All the other fairies flew down the mountain and away to the warmer places where they could still fly among the orange trees and sandy beaches. But not Lana. She was left all alone.

"Mother Lyell?" She called. "Mother Lyell, do you need anything?"
But Mother Lyell never said anything, she just continued to sleep. An evergreen tree hear Lana's cries and shook her branches. "Come here, child. Come here. Winter is a time for rest. But do not worry. You will be warm beneath my boughs and soon spring will come again and all the world will wake. Even Mother Lyell."

Lana nodded and crawled underneath the kind fir and nestled in the pine needles. She slept restlessly all winter. Waking up and checking to see if Mother Lyell was awake yet.

"Not yet," the tree would say. "But soon. Soon dear."

Then one day, Lana felt the ground beneath her and it was warmer. Not warm like in the spring and summer or even fall, but not quite so cold. She put her ear to the ground and listened. "Are you awake Mother Lyell?"

"Yes," she whispered.

Lana was so excited, she dashed out from beneath the pine tree. "Tell me what you need Mother Lyell. How can I help you?"

Mother Lyell wheezed out a quiet laugh. "I feel the spring coming," she said. "And in the spring I put on a lovely green dress lined with wild flowers. But look at my hair. It has gotten so unruly!"

Lana looked toward the top of Mother Lyell and she was right. The snow lay in great huge clumps all around.

Do you think you could brush my hair out, Lana? Brush it out into the rivers and streams and lakes that is used to be."

Lana's heart felt suddenly warm. "I would love to!"

"Here," said the pine tree shaking a bough. "Take one of my branches. I have kept it warm and alive all winter. It will be perfect."

Lana snapped off the branch and went to work. She climbed up to the very top of Mother Lyell and started running that warm pine branch all over the snow. She called up to the sun. "Mr. Sun! I need your help to comb Mother Lyell's hair." And even though the sun still was not as warm as in summer, he shone a little brighter.

Slowly, slowly, and little by little, Lana combed out Mother Lyell's hair into great, beautiful, blue trickles running down her sides. And then she combed out more and then become streams, and then creaks. And then after several weeks Lana had combed so much of Mother Lyell's snowy hair that they joined together into a beautiful river.

But Mother Lyell's hair was so long. It jsut kept stretching on and on. And one day as Lana was combing it out farther and farther away, she came to a steep cliff. "Oh no," she thought. "What will I do? I have no wings to take Mother Lyell's hair over this cliff." Lana looked over the cliff again and it was so far down. She sat on the ground and began to cry. What would Mother Lyell say? Already she was beginning to put on her beautiful green dress.

Suddenly, Lana heard a voice. "I can help you."

Lana looked and saw a small rainbow. "I can give you a ride down the cliff," said the rainbow.

"Really?" Lana wiped away her tears and hopped onto the smooth, dewy surface of the rainbow. And then Lana and the rainbow led Mother Lyell's lovely, blue river of hair over the edge of the cliff. It fell, fell, fell with a great CRASH against the rocks below.

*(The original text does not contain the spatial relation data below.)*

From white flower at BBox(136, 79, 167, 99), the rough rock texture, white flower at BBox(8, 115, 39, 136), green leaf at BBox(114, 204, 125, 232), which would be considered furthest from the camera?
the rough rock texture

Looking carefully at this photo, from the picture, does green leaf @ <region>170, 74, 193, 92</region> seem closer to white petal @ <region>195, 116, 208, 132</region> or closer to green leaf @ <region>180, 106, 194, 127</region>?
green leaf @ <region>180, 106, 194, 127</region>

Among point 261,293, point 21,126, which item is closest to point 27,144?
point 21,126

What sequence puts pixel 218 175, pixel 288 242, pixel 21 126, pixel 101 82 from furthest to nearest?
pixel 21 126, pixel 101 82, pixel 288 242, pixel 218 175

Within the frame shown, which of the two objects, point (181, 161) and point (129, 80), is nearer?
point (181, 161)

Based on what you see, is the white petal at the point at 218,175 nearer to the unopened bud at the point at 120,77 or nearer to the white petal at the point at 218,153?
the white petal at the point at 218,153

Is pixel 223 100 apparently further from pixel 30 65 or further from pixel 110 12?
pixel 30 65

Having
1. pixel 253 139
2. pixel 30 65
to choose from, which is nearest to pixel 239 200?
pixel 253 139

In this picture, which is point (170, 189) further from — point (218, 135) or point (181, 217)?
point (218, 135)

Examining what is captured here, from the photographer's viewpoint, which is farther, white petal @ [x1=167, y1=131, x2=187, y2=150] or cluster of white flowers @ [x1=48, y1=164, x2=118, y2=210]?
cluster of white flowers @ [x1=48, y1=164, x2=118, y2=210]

"Thank you!" said Lana with a clap of her hands.

"We aren't done yet," said the rainbow. "Look."

Lana looked down and saw ANOTHER cliff. "I'll help you down that one, too," said the rainbow.

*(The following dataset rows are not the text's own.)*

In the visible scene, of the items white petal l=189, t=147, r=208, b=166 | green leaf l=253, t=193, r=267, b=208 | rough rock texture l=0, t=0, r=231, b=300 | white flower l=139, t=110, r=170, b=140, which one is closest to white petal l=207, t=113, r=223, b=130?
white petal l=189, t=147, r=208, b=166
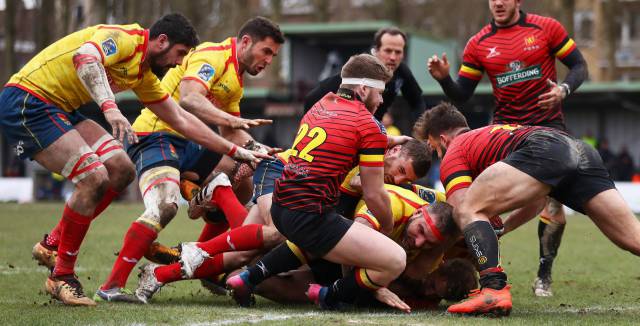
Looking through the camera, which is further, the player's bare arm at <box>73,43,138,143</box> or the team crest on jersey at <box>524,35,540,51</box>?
the team crest on jersey at <box>524,35,540,51</box>

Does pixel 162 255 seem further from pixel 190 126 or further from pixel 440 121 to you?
pixel 440 121

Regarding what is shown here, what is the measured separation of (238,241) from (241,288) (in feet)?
1.40

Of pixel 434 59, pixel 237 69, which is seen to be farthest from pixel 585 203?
pixel 237 69

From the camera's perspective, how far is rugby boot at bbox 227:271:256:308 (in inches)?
264

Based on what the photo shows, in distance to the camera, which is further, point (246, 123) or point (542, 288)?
point (542, 288)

And it did. Mother Lyell's brlue river now cascaded beautifully over the upper and lower cliffs and into a valley. Lana looked around and saw that as the water from Mother Lyell poured into the valley, everything became green and woke up. And it was beautiful.

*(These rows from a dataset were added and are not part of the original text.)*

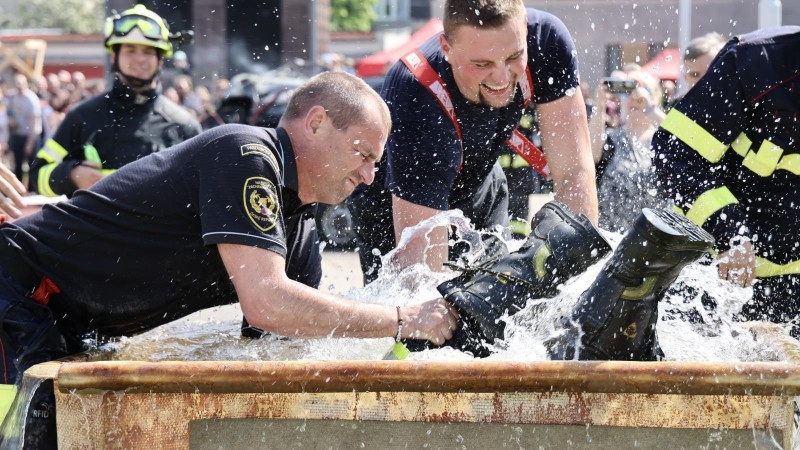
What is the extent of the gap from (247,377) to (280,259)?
527 millimetres

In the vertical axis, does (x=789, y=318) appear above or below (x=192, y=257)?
below

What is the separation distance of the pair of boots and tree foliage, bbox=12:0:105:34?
211ft

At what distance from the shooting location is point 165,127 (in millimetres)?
5711

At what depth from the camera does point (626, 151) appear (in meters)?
6.45

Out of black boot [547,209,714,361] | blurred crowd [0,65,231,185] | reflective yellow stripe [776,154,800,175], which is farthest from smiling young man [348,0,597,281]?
blurred crowd [0,65,231,185]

"Where are we?" asked Lana.

"Yosemite Valley," said the Rainbow.

"It's beautiful."

"Yes, it is."

From then on, Lana stayed with the rainbow by Yosemite falls every spring and early summer. In the late summer she'd return up the mountain and in the fall help Mother Lyell get ready for her long winter's snooze. Then in early spring she combs out her hair all over again. You might see Lana when you go to visit Yosemite. Just look for a rainbow in the rushing, misty water. That's Lana, brushing a snarl out of Mother Lyell's hair.